Tag Archives: personal

Slacker

I need to catch up on work…

Not actual job work, but work I promised myself I wouldn’t let slide. Well, that isn’t working out…no pun (?) intended…

I mean, I’ve always been a bit of a slacker or to be more precise last minute worker. As much as I try to not wait to the last minute to do things, the habit has been ingrained in me since, god, elementary school.

And I love hanging out with my friends….I DO!!! But sometimes, it feels like we always plan things right when the stars line up to allow me to get work done. I get the house to myself, it’s the weekend so I don’t have to worry about random knocks on the door…usually, and I feel the wave of slackness leaving (yes it comes in waves).
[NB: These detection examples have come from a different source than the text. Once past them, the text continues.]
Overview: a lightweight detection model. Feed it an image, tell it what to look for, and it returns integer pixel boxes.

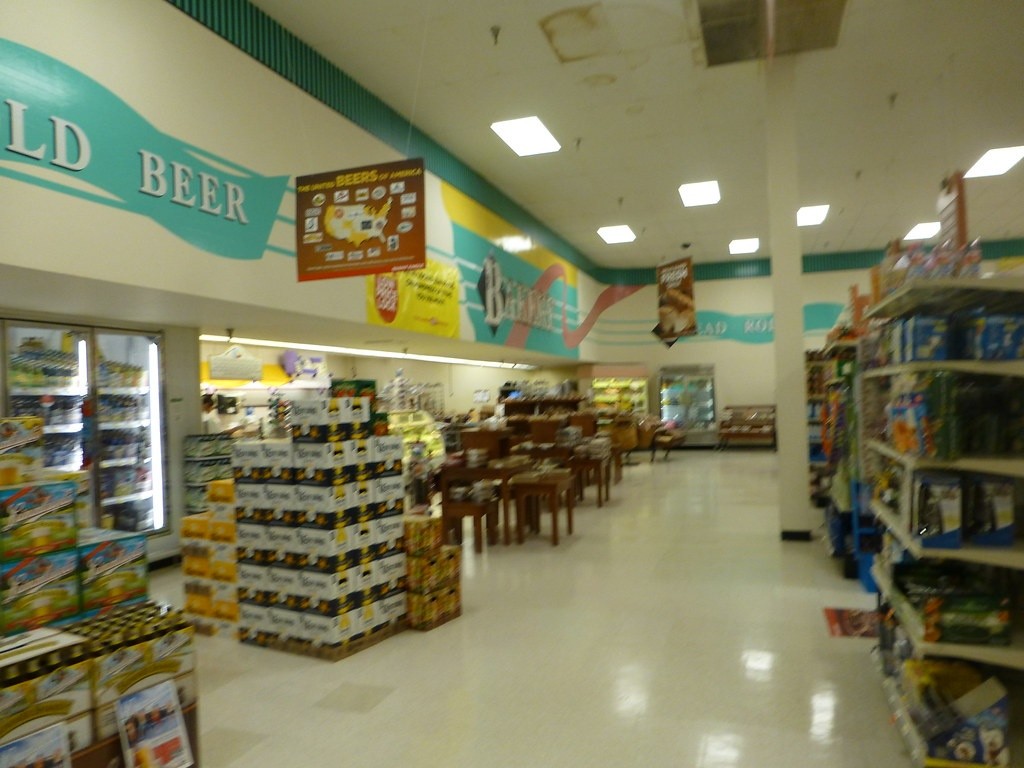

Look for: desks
[70,702,198,768]
[511,439,590,504]
[511,475,577,546]
[461,427,515,458]
[441,458,534,548]
[566,453,613,509]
Then my friends plan things. Sometimes I get enough of a heads up to adjust accordingly….other times….I become a slacker. I put off saying I can’t do it, until it’s like too late or too inappropriate or uncouth to say I can’t do it.

And even if I did….how do you explain to your friends (who have faaaaar more strenuous jobs or actual 9-5, 5 days a week jobs) that you just can’t because of your own failures as an organized human being? Or how do you tell them that you just can’t go spend money on food or fun activities because the paychecks are few and far between and even when I get them….there’s not much left over after the necessities…

How do you let them know you’re ashamed of yourself and don’t talk about your life because you don’t want them to know how much of a downward spiral you feel like you’re on?

…………….Especially when their problems, their life issues…..are actual ones that aren’t because they’re slackers like me?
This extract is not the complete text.